Apesar de breves na elite, os chaquenhos fizeram suas travessuras, como um 3-1 no Estudiantes, um 2-1 no San Lorenzo, 1-0 no Racing, um 3-0 no Newell’s, um 0-0 com o Boca na Bombonera, um 3-1 fora de casa em reencontro com o Lanús em 1991, um 2-1 fora contra o Vélez e, sobretudo, um 5-0 no Racing de Córdoba: foi sua maior goleada na primeira divisão e foi válida justo pelo tira-teima que definiria o último rebaixado em 1990. O adversário havia sido vice nacional em 1980 e jamais voltou à elite.

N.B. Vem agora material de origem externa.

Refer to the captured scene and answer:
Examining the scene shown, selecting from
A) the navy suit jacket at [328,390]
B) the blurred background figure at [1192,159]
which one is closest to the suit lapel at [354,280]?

Primeiro clube de José Luis Cuciuffo, campeão com a seleção na Copa 1986, o For Ever não é de primeira desde 1991, ainda prosseguindo na segundona até 1998. Quebrou financeiramente dez anos depois do título de um quarto de século atrás, em 1999, mas deixou sua marca, como uma lembrança em propaganda da Coca Cola em 2011. Abaixo, as fichas técnicas daquele 27 de maio de 1989:
Chaco For Ever: Gustavo Ferlatti, Hugo Parrado, Felipe Di Marco, Celso Freyre, Raúl Valdez, Daniel Cravero, Daniel Sperandío (Mauricio Esquivel), Carlos Rosas (Juan Carlos Argüello), Hugo Noremberg, Luis Sosa e Alfredo Fernández. T: Oscar Palavecino. Lanús: José Perassi, Horacio Bidevich, Daniel Wiktor, Juan Cabrera, César Segovia, Jorge Cabrera, Rolando Bertolini, Abel Moralejo (Jorge Jansa), Gilmar Villagrán, Guillermo Alonso, Dardo Pérez Cortez. T: Roberto Rogel. Árbitro: Juan Carlos Loustau. Gol: Di Marco (10/2º)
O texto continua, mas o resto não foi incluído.